═════ TEXT UNDER STUDY
New York/Hong Kong: Stock markets around the world have suffered unprecedented losses in the first three months of the year resulting in the worst quarter since 1987.
The Dow Jones Industrial Average plunged by 23 per cent while London’s FTSE 100 reported a drop of 25 per cent.
Experts have predicted the hit to the global economy is likely to be worse than the financial crisis of 2009.
In the US, one central bank analysis suggested the unemployment rate could rise to more than 32 per cent over the next three months, as more than 47 million people lose their jobs. Primary US indexes stumbled, with the DOW dropping 1.8 per cent, the S&P 500 down 1.6 per cent, and the NASDAQ off almost 1 per cent.
According to Stephen Innes at AxiCorp, a likely increase in the duration and breadth of coronavirus lockdowns in the US and elsewhere, which is pointing to a potentially deeper and longer-term hit to economic activity than was anticipated even a week ago.
══════════
═════ SUPPLIED DATA
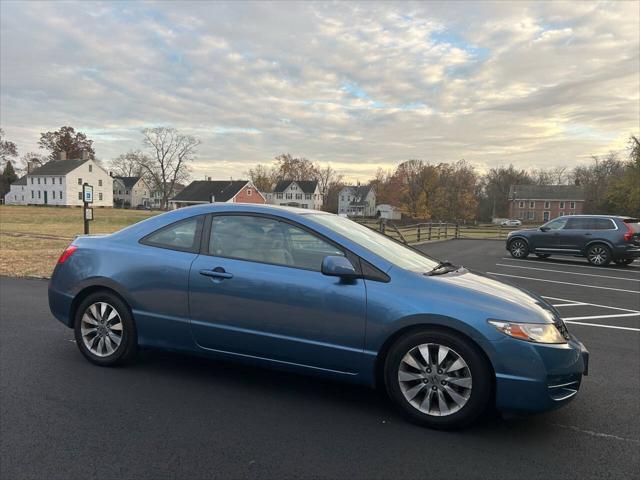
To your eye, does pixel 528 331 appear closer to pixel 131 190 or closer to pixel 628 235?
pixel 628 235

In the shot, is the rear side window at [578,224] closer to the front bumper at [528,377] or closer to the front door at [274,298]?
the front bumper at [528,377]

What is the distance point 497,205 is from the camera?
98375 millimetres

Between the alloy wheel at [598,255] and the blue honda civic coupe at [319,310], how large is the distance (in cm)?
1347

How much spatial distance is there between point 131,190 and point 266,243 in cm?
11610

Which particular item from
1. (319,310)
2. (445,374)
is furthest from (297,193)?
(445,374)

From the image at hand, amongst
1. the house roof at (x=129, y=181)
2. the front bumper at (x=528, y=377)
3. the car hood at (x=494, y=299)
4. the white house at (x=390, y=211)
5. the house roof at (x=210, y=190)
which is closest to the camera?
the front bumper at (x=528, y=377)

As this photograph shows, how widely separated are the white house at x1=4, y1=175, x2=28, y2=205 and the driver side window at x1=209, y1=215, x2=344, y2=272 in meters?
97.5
══════════
◆ EXPLORE THE MATERIAL:
**A)** Can you reproduce the stock market report from "The Dow Jones" to "crisis of 2009.", word for word?
**B)** What comes next in the stock market report? Continue it after its final sentence.

◆ ACTIVITY ANSWERS:
**A)**
The Dow Jones Industrial Average plunged by 23 per cent while London’s FTSE 100 reported a drop of 25 per cent.
Experts have predicted the hit to the global economy is likely to be worse than the financial crisis of 2009.

**B)**
Japan’s Nikkei 225 (N225) slumped 4.5 per cent, Hong Kong’s Hang Seng Index (HSI) fell 2.4 per cent and China’s Shanghai Composite (SHCOMP) dipped 0.3 per cent.
However, China’s economy and businesses have been somewhat recovering from coronavirus. Alibaba (BABA) closed up 0.4 per cent, Baidu (BIDU) ended nearly 1.9 per cent higher and Tencent Music Entertainment Group (TME) climbed 3.9 per cent.
Earlier, Organisation for Economic Cooperation and Development (OECD) had warned that world’s economy could grow at its slowest rate since 2009 with the possibility to drop as low as 1.5 per cent in 2020 due to COVID-19 pandemic.